Justine, son mari et toute leur bande d'amis trouvent une solution pour résoudre leurs problèmes d'argent : organiser une fausse croisière romantique pour Franck, un gros investisseur, qui cherche à séduire une femme.Le résumé est vite expédié et on peut regretter que le rapprochement entre l'oeuvre culte de Gérard Oury et celle de Bruno Podalydès soit limitée au titre. La petite vadrouille ne reprend aucun des gags du célébrissime succès de 1966 que tout le monde connait étant donné la multitude des rediffusions à la télévision.

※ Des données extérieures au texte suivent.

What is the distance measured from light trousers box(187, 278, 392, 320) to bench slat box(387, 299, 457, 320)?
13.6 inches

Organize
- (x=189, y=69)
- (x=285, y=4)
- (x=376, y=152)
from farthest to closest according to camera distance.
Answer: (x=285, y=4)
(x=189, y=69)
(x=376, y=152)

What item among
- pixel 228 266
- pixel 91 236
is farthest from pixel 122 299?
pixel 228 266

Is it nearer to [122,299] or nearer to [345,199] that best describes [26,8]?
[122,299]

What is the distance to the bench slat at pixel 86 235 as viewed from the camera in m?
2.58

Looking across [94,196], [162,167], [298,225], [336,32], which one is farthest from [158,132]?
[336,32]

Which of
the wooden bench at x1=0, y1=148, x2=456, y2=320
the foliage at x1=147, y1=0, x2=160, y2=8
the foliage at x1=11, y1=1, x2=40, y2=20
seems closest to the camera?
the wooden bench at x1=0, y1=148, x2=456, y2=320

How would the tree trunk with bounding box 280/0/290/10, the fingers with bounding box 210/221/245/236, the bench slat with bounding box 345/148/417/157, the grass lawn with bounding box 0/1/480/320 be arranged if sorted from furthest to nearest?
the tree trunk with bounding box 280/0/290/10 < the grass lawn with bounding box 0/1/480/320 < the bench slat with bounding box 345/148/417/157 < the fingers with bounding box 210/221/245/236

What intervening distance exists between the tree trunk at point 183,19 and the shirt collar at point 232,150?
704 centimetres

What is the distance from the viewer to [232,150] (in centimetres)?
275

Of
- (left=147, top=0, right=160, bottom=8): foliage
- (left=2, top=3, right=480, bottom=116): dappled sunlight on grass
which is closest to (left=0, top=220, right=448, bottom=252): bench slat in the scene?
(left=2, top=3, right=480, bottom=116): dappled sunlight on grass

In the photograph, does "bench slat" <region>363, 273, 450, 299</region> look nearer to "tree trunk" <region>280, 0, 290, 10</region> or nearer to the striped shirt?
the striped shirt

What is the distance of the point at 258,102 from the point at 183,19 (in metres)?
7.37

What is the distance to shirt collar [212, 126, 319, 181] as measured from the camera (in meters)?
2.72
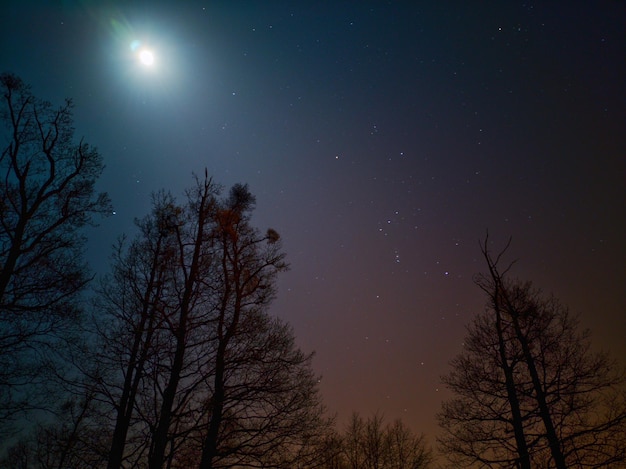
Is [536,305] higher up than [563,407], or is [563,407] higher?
[536,305]

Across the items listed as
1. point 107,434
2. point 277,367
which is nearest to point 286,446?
point 277,367

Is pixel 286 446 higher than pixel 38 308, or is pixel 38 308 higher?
pixel 38 308

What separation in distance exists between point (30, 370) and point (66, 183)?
199 inches

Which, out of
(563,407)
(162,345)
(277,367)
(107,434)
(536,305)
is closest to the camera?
(162,345)

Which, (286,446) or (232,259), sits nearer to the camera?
(286,446)

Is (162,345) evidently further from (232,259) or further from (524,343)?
(524,343)

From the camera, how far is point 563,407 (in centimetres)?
993

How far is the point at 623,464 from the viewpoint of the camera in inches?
357

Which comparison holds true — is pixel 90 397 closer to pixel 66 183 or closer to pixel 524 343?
pixel 66 183

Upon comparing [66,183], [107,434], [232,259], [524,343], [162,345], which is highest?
[66,183]

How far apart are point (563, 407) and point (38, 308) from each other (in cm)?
1432

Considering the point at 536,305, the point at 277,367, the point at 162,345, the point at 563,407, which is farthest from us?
the point at 536,305

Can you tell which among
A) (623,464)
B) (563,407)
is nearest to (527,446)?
(563,407)

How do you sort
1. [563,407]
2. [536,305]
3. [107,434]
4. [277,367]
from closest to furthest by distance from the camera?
[277,367] → [107,434] → [563,407] → [536,305]
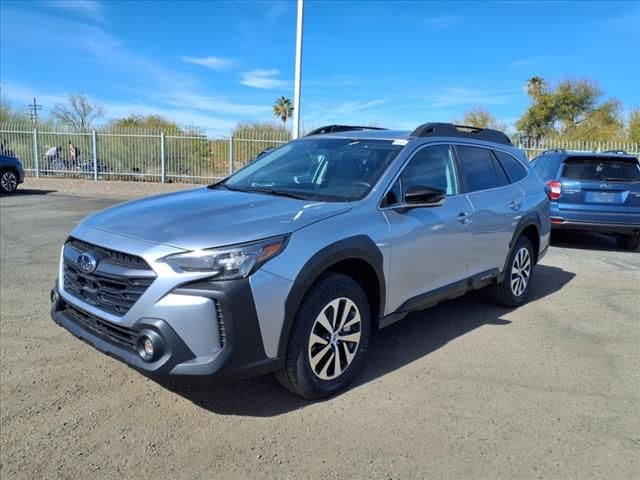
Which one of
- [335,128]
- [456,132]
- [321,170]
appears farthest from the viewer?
[335,128]

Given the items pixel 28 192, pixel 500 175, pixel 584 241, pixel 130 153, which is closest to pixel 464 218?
pixel 500 175

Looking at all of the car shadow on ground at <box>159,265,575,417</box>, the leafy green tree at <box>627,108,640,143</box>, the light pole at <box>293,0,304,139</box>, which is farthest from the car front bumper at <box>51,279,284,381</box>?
the leafy green tree at <box>627,108,640,143</box>

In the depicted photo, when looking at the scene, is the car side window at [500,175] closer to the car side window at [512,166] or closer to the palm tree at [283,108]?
the car side window at [512,166]

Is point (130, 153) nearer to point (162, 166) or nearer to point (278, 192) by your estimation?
point (162, 166)

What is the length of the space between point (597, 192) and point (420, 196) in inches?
242

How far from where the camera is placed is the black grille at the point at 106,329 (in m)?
2.94

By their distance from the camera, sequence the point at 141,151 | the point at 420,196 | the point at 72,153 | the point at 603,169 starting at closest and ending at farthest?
1. the point at 420,196
2. the point at 603,169
3. the point at 141,151
4. the point at 72,153

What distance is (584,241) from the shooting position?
10227mm

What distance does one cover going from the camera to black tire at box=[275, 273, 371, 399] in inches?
123

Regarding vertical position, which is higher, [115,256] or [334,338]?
[115,256]

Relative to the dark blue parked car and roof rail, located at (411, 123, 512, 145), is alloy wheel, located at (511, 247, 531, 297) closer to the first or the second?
roof rail, located at (411, 123, 512, 145)

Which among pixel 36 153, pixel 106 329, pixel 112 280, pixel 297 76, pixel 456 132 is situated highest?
pixel 297 76

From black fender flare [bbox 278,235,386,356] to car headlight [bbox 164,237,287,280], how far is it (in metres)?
0.31

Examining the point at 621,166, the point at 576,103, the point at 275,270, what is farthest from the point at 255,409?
the point at 576,103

Il aurait pu y avoir une ou deux allusions.
S'il y a hommage cinématographique ce serait plutôt à Jacques Demy, avec la scène chantée du restaurant.
Par contre, nous sommes bien dans l'univers qu'affectionne le réalisateur qui possédait un voilier dans Liberté-Oléron et un kayak dans Comme un avion. Il voguait dans le Gâtinais en 2015, déjà avec Sandrine Kimberlain, et reprend cette fois la navigation avec davantage de moyens mais toujours la triple casquette de scénariste, réalisateur et interprète principal (Jocelyn, le "Capitaine" de la Pénichette).

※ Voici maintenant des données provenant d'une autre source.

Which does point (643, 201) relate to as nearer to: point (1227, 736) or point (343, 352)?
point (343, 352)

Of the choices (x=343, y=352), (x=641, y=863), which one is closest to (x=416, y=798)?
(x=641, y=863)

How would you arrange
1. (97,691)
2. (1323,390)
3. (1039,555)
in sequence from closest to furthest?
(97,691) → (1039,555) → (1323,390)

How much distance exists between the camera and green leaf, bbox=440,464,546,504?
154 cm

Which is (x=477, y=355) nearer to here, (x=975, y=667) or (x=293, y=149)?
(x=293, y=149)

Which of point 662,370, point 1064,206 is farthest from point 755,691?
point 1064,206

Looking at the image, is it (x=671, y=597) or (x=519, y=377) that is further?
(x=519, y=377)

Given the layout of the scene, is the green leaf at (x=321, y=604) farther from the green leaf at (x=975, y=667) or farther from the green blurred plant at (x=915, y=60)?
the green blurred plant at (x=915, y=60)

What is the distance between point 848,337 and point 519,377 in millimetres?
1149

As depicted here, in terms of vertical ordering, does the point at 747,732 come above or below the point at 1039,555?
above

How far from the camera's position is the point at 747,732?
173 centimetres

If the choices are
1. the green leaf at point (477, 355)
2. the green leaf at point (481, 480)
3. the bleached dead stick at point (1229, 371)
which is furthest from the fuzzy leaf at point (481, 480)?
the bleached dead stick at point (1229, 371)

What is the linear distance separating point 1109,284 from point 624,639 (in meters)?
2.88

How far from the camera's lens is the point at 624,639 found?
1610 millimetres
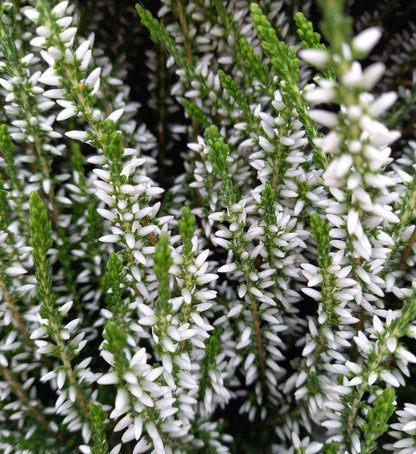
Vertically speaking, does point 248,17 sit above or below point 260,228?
above

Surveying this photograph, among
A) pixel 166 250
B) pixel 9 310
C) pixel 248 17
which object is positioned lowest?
pixel 9 310

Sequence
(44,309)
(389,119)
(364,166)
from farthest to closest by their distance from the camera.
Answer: (389,119) < (44,309) < (364,166)

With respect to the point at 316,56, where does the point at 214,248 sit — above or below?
below

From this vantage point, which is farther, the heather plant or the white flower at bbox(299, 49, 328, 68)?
the heather plant

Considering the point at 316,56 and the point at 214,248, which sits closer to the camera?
the point at 316,56

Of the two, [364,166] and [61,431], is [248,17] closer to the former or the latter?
[364,166]

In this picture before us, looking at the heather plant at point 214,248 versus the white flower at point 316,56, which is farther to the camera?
the heather plant at point 214,248

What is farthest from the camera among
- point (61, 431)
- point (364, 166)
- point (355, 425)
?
point (61, 431)

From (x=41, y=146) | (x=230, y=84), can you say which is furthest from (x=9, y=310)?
(x=230, y=84)
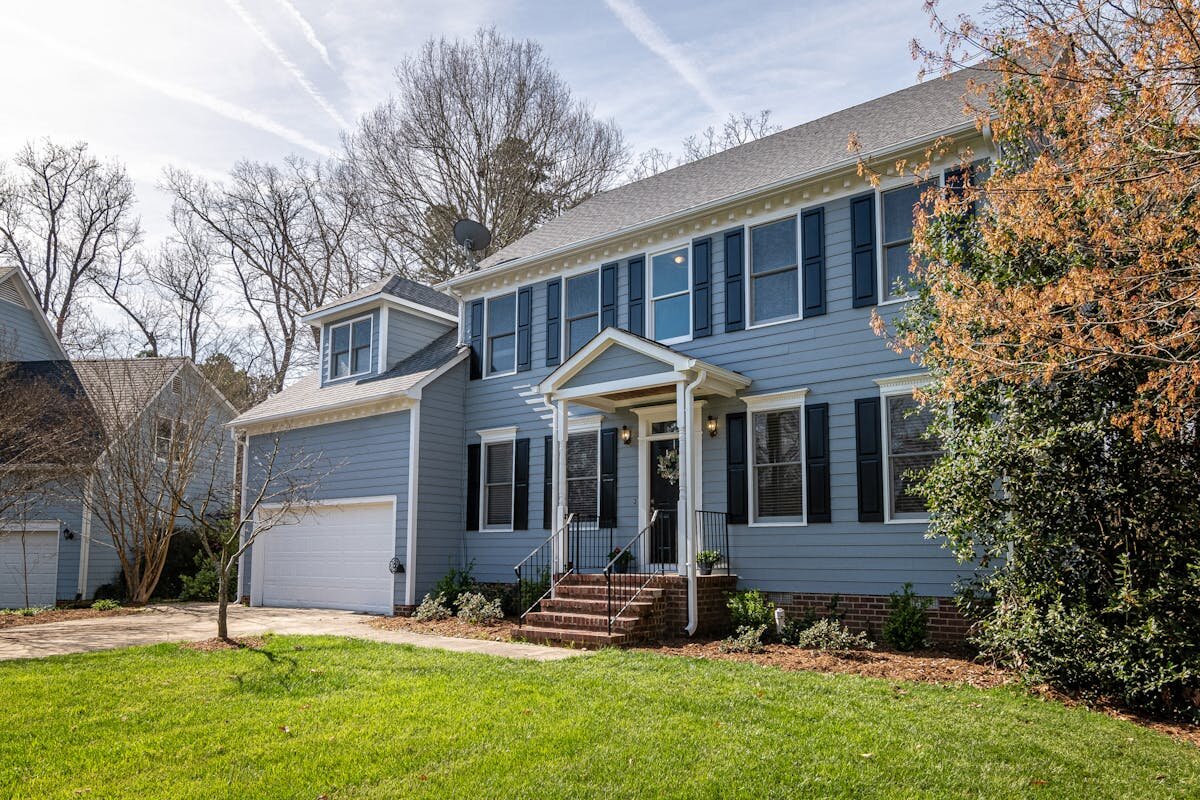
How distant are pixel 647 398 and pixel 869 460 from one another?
3.38 m

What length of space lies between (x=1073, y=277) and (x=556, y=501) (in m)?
7.90

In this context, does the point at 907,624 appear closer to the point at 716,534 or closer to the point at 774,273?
the point at 716,534

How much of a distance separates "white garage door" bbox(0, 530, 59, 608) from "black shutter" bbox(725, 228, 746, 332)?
51.3ft

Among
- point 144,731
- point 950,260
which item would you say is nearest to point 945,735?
point 950,260

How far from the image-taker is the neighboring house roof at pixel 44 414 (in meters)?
16.0


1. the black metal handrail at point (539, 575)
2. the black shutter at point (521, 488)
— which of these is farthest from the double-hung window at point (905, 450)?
the black shutter at point (521, 488)

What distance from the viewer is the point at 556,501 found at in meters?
12.4

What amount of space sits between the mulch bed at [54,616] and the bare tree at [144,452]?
1846 millimetres

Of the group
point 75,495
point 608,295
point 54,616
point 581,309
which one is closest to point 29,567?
point 75,495

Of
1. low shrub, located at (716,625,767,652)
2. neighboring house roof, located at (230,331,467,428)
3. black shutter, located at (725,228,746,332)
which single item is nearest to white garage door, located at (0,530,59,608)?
neighboring house roof, located at (230,331,467,428)

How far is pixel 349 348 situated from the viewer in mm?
16969

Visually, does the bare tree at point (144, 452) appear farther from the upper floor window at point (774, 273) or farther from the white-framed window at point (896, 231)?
the white-framed window at point (896, 231)

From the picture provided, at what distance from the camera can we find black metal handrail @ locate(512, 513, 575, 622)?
11945 millimetres

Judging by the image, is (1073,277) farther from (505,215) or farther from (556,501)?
(505,215)
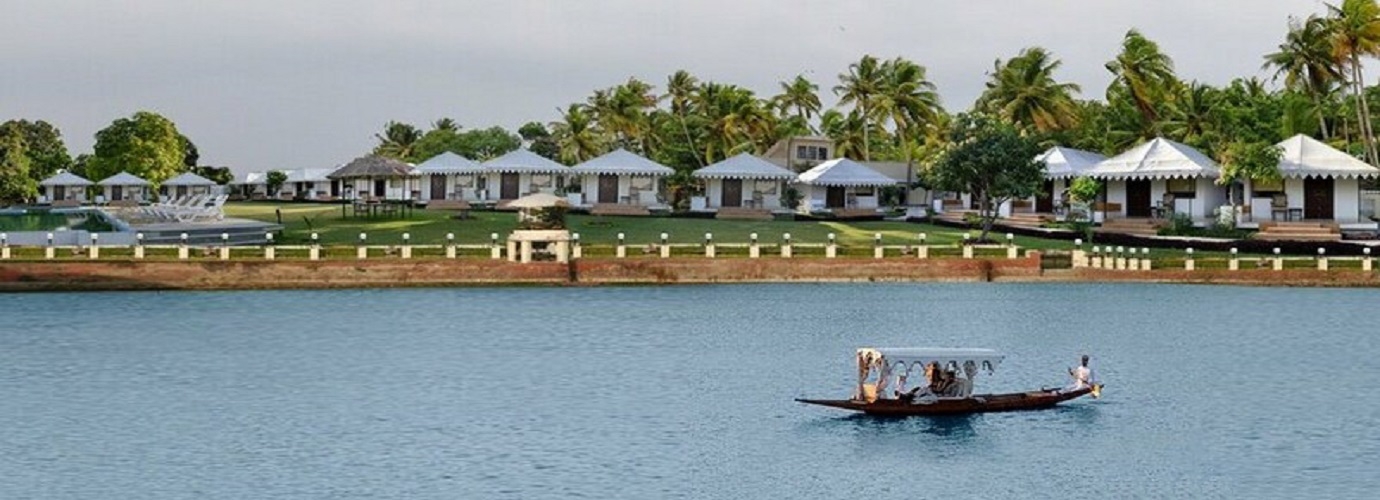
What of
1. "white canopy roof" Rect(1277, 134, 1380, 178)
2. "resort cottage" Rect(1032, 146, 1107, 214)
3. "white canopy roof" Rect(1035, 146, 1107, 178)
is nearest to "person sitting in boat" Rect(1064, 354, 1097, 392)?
"white canopy roof" Rect(1277, 134, 1380, 178)

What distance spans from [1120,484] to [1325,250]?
57.2 meters

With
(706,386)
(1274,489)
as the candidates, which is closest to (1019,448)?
(1274,489)

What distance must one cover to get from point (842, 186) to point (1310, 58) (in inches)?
1300

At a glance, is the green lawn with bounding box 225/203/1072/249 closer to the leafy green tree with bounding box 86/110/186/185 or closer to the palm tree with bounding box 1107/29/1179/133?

Après l'Océan Atlantique et la rivière de l'Ouanne, c'est le canal du Nivernais qui est choisi. Et si dans Comme un avion les rencontres étaient inattendues, cette fois tout est prévu (voire prémédité) laissant peu de place au hasard. Il surgit sous la forme d'un groupe de jeunes qui donneront aux grands adultes une leçon de philosophie et de bonheur en leur apprenant que si tout est fini alors tout est permis (ce qui justifie d'ailleurs l'entourloupe des plus vieux).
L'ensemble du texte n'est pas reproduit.